2024年7月7日(日)
主張
300日切った万博
危険な万博今こそ中止決断を
来年4月の大阪万博開幕まで300日を切りました。各地でキャンペーンがされていますが、依然、大きな盛り上がりはありません。チケット販売数は目標1400万枚に対し6月末で2割にとどまり、大半は「企業による購入」(万博協会幹部)とされます。
いまここで立ち止まり、中止を決断することを改めて訴えます。
「今さら中止は無理では」との声も聞かれます。しかし、1995年、東京都知事選に勝利した青島幸男氏が公約通り「都市博」中止を決めたのは開幕の298日前でした。要は政治の決断です。
■危険な会場に不安
中止すべき大きな理由は安全性への懸念です。とくに不安を広げているのが3月のガス爆発事故です。会場となる夢洲(ゆめしま)はゴミの最終処分場です。事故が起きた1区には団体バス乗降場が設けられますが、地下には焼却灰、下水汚泥など有害な廃棄物が埋め立てられています。土中で発生する大量のメタンガスを常時83本のガス抜き管で排出しており、起こるべくして起こった事故と言えます。
事故当時、万博協会は「(1区以外では)可燃性ガスの発生はない」とし、その後も「ガス発生の可能性は極めて低い」と繰り返してきました。本紙は、メイン会場の2区・3区を通る地下鉄工事でメタンガスが検知されていた事実を指摘。5月末、協会はようやく事実を認めました。「いのち輝く」を掲げながら、危険なガス発生の事実を隠してきた協会の姿勢が厳しく問われます。
アクセスが夢咲トンネルと夢舞大橋の二つしかない夢洲で大規模災害が起きた際の避難計画もいまだにありません。6月に「防災実施計画」が一部明らかになりましたが、津波や強風のなか「孤立が想定される15万人を船舶などで近隣の舞洲や咲州に避難させる」などに対し現実性に疑問の声があがっています。
高さ20メートルの大屋根リングは「落雷の危険性が高い」と指摘されます。夢洲では強い毒性を持つヒアリ550匹が発見されています。
チケットが売れないなか大阪府は学校行事として児童・生徒を万博に参加させる「無料招待事業」を進めていますが、教職員組合などから事業の中止を求める声が上がっています。
メディアからも「こんな場所でなぜやるのか」と疑問が出ています。夢洲を会場にしたのはカジノ建設のインフラ整備に公金を投入するためです。万博をカジノの隠れみのにしたことが矛盾を広げています。
■さらなる負担増も
さらなる負担増も明らかになっています。

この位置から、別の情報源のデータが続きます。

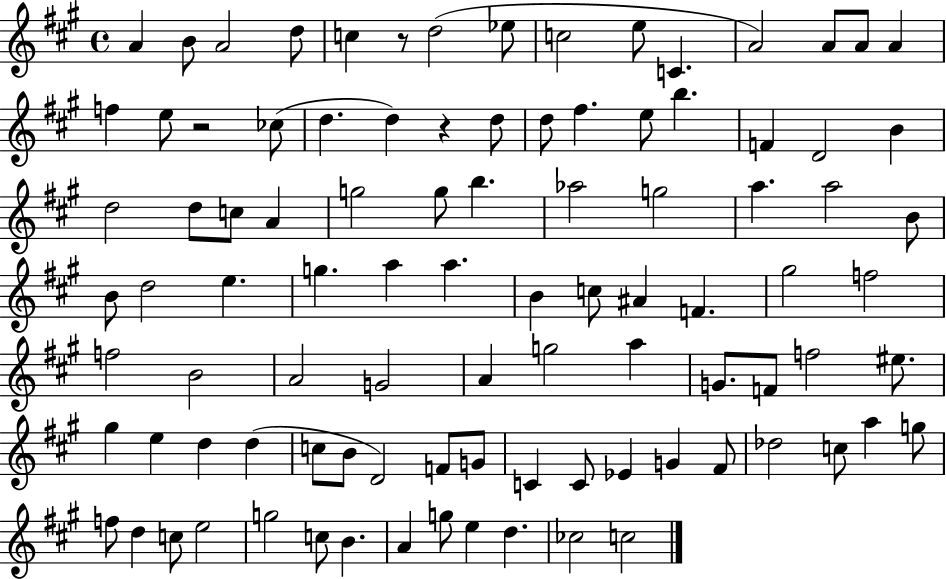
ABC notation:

X:1
T:Untitled
M:4/4
L:1/4
K:A
A B/2 A2 d/2 c z/2 d2 _e/2 c2 e/2 C A2 A/2 A/2 A f e/2 z2 _c/2 d d z d/2 d/2 ^f e/2 b F D2 B d2 d/2 c/2 A g2 g/2 b _a2 g2 a a2 B/2 B/2 d2 e g a a B c/2 ^A F ^g2 f2 f2 B2 A2 G2 A g2 a G/2 F/2 f2 ^e/2 ^g e d d c/2 B/2 D2 F/2 G/2 C C/2 _E G ^F/2 _d2 c/2 a g/2 f/2 d c/2 e2 g2 c/2 B A g/2 e d _c2 c2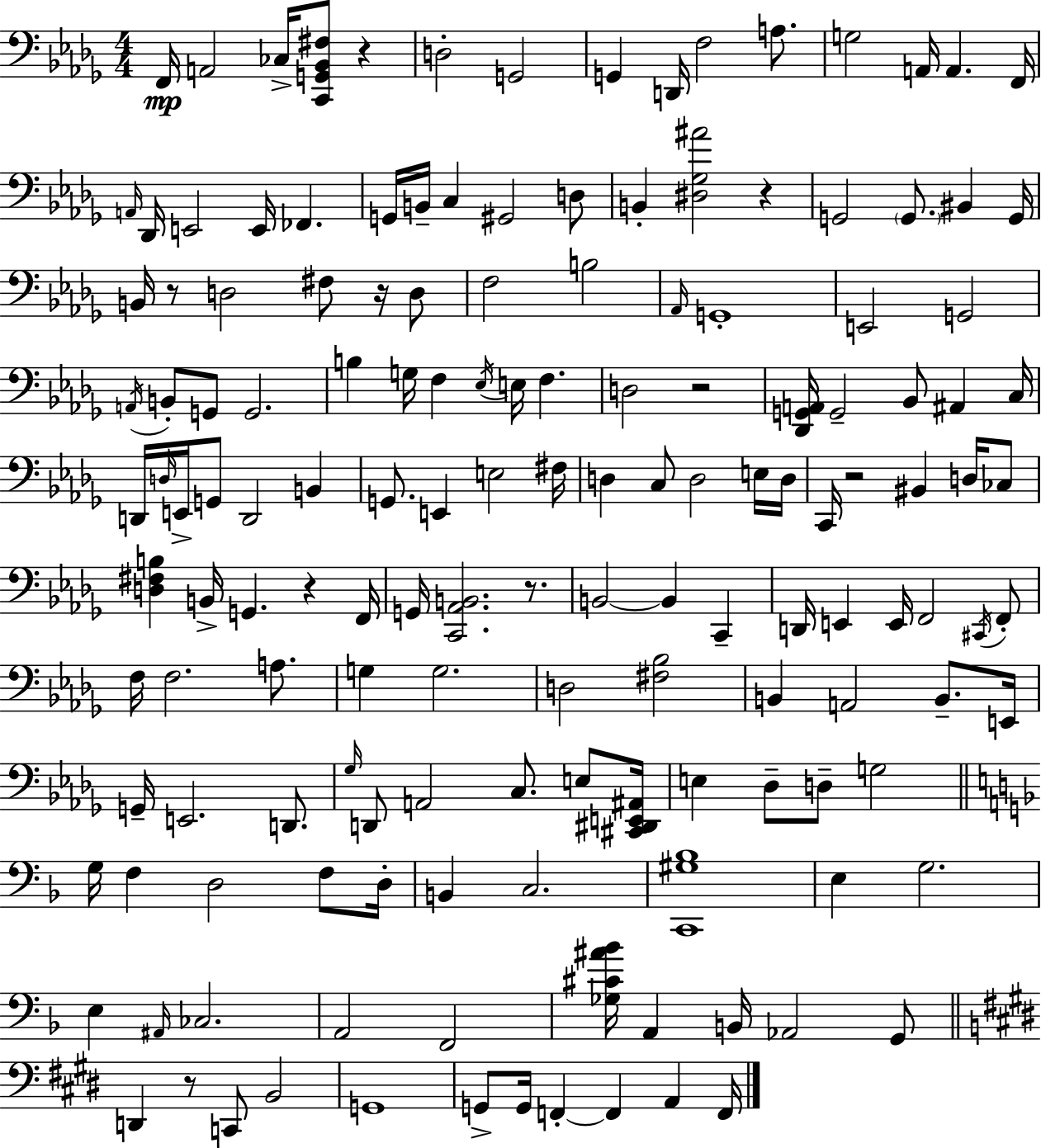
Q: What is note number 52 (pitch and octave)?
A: A#2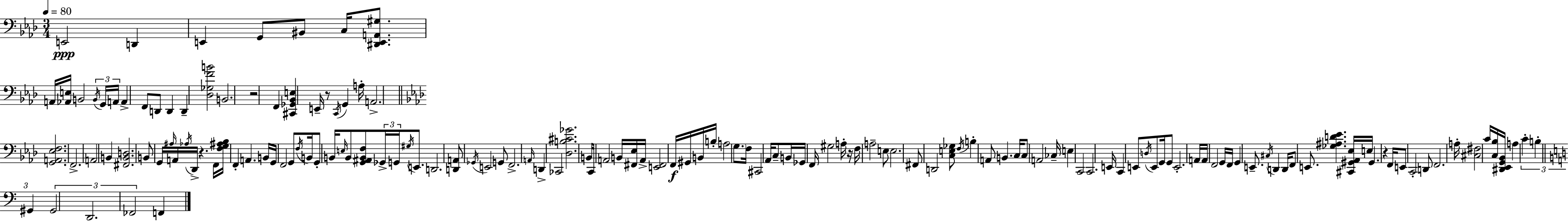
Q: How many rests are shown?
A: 5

各国が独自に建設する海外パビリオンの遅れから、協会が「簡易型」を9棟整備したものの移行が進まず、日本側が最大76億円を負担することを協会が明らかにしました。
チケット売り上げで賄う運営費は当初見込みの1・4倍の1160億円に増加。赤字になればなし崩しで国民負担になる恐れがあります。電子チケットに加え紙チケット導入を決めたことで事務経費21億円が追加されるなど一歩進むたびに負担がかさむ様相です。
「万博を中止し予算を暮らしに」「能登の復興に」の声を大きく広げましょう。